### Короткое задание a
Перепишите в виде таблицы Markdown со столбцами «Номер» и «Строка» только тот отрезок записей, что начинается строкой, содержащей "Among items", и заканчивается строкой, содержащей "1945 centimetres", включая обе эти строки. Пустые строки в таблицу не вносите.

### Текст для чтения

-------------------------

Мы с женой собрались в паломническое путешествие и, добравшись до Дивеево, стали отыскивать дом номер 17 по Лесной улице. Дома пронумерованы не были, поэтому мы решили справиться у двух молодых людей, перестилавших крышу на какой-то деревенской бревенчатой баньке. Один из них спрыгнул на землю, представился Гошей и ввел нас в эту самую баньку, которая, как выяснилось, служила жилищем для дивеевских послушниц. Гоша и оказался будущим архимандритом Тихоном. А второй молодой человек, Игорь Винниченко, его сокурсник по ВГИКу, стал впоследствии отцом многодетного семейства и до сих пор возглавляет основанную им воскресную школу в городе Волжске. Этим днем мы и датируем начало нашей дружбы, которой теперь уже больше тридцати лет.
В тот год Гоша защищал диплом на сценарном факультете ВГИКа, но вовсе не планировал работать по специальности, твердо решив ступить на монашеский путь. Он отправился в Псково-Печорский монастырь, стал там послушником и обрел наставника в лице великого отца Иоанна (Крестьянкина). Я часто приезжал к нему в монастырь и всегда замечал, с какой радостью он нес все послушания, среди которых были и не самые приятные, особенно на скотном дворе, где ему приходилось чистить коровники. С умилением я наблюдал за поведением огромного быка, наводившего ужас на монахов не только своими размерами, но и налитыми кровью глазами. Мало кого он впускал в свое стойло, но Гошу он вынюхивал издалека и всякий раз призывно мычал. Стоило Гоше подойти к нему, как бык, словно ласковый щенок, принимался тереться о его руку.

-------------------------

### Сохранённые записи
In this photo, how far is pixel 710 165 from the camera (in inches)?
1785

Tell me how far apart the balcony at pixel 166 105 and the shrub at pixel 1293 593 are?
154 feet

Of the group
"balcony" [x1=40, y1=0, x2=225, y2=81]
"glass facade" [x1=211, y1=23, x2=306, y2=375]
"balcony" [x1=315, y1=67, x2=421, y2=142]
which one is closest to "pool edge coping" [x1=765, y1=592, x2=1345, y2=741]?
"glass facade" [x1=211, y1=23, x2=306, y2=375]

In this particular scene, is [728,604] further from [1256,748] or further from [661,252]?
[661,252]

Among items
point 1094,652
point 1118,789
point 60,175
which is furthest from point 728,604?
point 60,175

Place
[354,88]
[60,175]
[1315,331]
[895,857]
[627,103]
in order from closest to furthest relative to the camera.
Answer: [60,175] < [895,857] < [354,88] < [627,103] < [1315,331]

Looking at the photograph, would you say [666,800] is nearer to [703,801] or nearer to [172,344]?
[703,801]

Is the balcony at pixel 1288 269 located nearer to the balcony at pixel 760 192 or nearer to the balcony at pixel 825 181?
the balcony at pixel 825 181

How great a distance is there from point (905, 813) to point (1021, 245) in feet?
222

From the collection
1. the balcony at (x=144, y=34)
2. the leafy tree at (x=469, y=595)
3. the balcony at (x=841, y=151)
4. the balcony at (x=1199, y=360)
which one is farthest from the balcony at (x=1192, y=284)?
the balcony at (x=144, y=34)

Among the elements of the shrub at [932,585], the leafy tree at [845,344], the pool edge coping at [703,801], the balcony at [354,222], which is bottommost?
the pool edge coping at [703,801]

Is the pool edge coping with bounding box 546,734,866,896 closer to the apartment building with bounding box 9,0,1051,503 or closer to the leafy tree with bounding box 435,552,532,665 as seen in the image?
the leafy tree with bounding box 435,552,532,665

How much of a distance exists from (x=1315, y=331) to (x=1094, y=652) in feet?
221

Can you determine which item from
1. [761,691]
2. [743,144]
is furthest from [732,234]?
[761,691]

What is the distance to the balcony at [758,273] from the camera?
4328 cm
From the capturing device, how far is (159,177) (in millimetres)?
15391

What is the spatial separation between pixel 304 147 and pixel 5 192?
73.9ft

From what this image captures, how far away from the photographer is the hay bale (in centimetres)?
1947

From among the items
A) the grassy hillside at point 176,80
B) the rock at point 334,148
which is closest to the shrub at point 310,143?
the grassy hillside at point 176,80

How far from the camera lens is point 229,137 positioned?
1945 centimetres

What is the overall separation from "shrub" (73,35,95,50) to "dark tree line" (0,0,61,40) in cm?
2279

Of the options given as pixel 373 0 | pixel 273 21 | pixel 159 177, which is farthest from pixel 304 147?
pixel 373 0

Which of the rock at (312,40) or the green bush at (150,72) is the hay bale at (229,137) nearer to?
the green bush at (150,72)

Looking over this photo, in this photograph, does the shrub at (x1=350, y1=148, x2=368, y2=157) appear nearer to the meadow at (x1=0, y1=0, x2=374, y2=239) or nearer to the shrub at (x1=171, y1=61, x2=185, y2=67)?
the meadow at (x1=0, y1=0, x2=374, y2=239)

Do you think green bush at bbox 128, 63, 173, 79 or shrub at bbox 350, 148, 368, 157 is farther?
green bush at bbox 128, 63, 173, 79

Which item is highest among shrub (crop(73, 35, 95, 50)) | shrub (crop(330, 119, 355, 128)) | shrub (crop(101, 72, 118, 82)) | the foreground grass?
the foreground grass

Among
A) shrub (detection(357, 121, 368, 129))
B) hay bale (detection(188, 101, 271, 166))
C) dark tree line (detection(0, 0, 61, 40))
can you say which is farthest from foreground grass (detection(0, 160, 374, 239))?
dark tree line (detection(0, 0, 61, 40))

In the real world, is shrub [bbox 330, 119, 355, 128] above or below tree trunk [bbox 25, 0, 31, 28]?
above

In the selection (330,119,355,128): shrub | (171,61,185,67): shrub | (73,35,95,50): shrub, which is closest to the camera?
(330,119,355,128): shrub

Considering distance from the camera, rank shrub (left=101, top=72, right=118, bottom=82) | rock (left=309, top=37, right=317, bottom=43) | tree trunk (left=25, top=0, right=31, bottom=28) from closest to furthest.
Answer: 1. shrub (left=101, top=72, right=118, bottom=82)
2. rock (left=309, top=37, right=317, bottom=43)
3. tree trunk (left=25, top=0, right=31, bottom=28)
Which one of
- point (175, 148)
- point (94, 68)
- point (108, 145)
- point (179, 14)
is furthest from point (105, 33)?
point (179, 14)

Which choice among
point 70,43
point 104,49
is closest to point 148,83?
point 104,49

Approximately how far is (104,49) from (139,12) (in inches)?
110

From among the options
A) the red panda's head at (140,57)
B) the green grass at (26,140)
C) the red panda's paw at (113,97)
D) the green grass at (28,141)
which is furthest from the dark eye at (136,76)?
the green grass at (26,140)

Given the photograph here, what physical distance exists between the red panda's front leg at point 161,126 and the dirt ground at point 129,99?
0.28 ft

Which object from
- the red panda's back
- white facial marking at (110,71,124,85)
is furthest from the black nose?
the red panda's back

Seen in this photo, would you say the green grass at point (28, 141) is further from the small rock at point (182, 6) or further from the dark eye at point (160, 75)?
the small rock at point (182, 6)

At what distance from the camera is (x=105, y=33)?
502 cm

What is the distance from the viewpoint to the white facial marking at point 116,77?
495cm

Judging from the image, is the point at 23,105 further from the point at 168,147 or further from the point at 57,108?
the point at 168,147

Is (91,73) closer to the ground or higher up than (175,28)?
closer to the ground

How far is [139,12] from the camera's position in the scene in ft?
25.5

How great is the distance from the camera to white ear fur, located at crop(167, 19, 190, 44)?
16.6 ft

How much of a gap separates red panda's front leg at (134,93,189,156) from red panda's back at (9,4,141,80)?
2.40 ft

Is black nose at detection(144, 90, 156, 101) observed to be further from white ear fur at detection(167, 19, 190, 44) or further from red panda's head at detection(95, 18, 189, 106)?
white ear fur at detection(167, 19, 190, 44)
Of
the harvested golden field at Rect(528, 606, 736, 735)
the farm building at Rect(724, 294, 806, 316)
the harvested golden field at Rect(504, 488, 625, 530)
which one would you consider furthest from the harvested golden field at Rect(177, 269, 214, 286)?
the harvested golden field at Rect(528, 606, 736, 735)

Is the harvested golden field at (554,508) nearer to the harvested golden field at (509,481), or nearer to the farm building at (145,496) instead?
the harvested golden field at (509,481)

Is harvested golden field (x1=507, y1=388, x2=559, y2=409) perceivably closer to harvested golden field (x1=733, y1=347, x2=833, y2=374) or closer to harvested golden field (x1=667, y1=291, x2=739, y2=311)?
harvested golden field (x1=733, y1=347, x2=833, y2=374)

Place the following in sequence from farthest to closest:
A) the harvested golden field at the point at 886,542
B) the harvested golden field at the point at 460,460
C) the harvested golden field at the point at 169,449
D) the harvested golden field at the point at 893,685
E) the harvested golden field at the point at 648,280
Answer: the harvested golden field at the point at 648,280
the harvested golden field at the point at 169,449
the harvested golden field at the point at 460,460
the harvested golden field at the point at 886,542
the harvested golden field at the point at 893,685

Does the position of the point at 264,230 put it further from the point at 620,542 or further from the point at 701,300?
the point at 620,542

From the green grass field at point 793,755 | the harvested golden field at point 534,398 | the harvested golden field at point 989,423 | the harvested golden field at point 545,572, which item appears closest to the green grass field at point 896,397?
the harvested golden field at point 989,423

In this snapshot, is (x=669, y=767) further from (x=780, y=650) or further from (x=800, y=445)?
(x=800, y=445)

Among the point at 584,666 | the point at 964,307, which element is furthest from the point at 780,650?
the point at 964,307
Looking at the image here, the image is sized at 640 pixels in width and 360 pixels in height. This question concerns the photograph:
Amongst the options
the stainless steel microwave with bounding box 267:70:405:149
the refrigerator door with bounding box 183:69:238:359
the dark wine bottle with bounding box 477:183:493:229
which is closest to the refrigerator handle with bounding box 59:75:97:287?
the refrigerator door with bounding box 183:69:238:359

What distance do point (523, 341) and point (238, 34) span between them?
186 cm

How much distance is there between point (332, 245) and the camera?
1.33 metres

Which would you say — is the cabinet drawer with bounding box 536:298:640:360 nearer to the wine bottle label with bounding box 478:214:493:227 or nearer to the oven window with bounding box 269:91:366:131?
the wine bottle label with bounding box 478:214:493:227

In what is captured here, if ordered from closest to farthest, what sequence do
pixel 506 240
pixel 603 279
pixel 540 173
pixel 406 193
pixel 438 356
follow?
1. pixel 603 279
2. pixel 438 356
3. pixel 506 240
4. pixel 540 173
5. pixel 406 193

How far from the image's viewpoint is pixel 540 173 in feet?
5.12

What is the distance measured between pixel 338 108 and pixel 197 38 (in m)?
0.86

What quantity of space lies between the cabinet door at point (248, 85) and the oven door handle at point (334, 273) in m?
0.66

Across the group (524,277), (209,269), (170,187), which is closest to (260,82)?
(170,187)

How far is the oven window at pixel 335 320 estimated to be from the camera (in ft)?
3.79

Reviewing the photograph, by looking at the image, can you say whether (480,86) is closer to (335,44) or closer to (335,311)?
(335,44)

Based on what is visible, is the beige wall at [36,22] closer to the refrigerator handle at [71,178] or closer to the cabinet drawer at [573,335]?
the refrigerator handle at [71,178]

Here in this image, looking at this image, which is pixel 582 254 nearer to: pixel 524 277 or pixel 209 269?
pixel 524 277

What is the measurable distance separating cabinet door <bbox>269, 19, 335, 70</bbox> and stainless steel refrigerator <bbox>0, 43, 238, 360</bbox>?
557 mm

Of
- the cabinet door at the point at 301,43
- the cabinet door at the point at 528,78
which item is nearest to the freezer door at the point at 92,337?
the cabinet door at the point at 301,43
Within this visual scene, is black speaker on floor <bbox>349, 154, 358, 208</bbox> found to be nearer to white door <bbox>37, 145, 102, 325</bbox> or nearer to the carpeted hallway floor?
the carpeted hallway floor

-------------------------

### Короткое задание b
Перечислите всех людей, которых текст для чтения называет по имени.

### Ожидаемый ответ a
| Номер | Строка |
|---|---|
| 1 | Among items |
| 2 | point 1094,652 |
| 3 | point 1118,789 |
| 4 | point 60,175 |
| 5 | which is furthest from point 728,604? |
| 6 | point 60,175 |
| 7 | Place |
| 8 | [354,88] |
| 9 | [60,175] |
| 10 | [1315,331] |
| 11 | [895,857] |
| 12 | [627,103] |
| 13 | in order from closest to furthest relative to the camera. |
| 14 | Answer: [60,175] < [895,857] < [354,88] < [627,103] < [1315,331] |
| 15 | Looking at the photograph, would you say [666,800] is nearer to [703,801] or nearer to [172,344]? |
| 16 | [703,801] |
| 17 | Is the balcony at pixel 1288 269 located nearer to the balcony at pixel 760 192 or nearer to the balcony at pixel 825 181? |
| 18 | the balcony at pixel 825 181 |
| 19 | How great a distance is there from point (905, 813) to point (1021, 245) in feet? |
| 20 | 222 |
| 21 | From the collection |
| 22 | 1. the balcony at (x=144, y=34) |
| 23 | 2. the leafy tree at (x=469, y=595) |
| 24 | 3. the balcony at (x=841, y=151) |
| 25 | 4. the balcony at (x=1199, y=360) |
| 26 | which one is farthest from the balcony at (x=1192, y=284)? |
| 27 | the balcony at (x=144, y=34) |
| 28 | Among the elements of the shrub at [932,585], the leafy tree at [845,344], the pool edge coping at [703,801], the balcony at [354,222], which is bottommost? |
| 29 | the pool edge coping at [703,801] |
| 30 | Is the pool edge coping with bounding box 546,734,866,896 closer to the apartment building with bounding box 9,0,1051,503 or closer to the leafy tree with bounding box 435,552,532,665 as seen in the image? |
| 31 | the leafy tree with bounding box 435,552,532,665 |
| 32 | How much of a distance exists from (x=1315, y=331) to (x=1094, y=652) in feet? |
| 33 | 221 |
| 34 | Can you determine which item from |
| 35 | 1. [761,691] |
| 36 | 2. [743,144] |
| 37 | is furthest from [732,234]? |
| 38 | [761,691] |
| 39 | What is the distance to the balcony at [758,273] from the camera? |
| 40 | 4328 cm |
| 41 | From the capturing device, how far is (159,177) (in millimetres)? |
| 42 | 15391 |
| 43 | What is the spatial separation between pixel 304 147 and pixel 5 192? |
| 44 | 73.9ft |
| 45 | From what this image captures, how far away from the photographer is the hay bale (in centimetres)? |
| 46 | 1947 |
| 47 | From among the items |
| 48 | A) the grassy hillside at point 176,80 |
| 49 | B) the rock at point 334,148 |
| 50 | which is closest to the shrub at point 310,143? |
| 51 | the grassy hillside at point 176,80 |
| 52 | How far from the camera lens is point 229,137 positioned? |
| 53 | 1945 centimetres |

### Ожидаемый ответ b
- Гоша (будущий архимандрит Тихон)
- Игорь Винниченко
- отец Иоанн (Крестьянкин)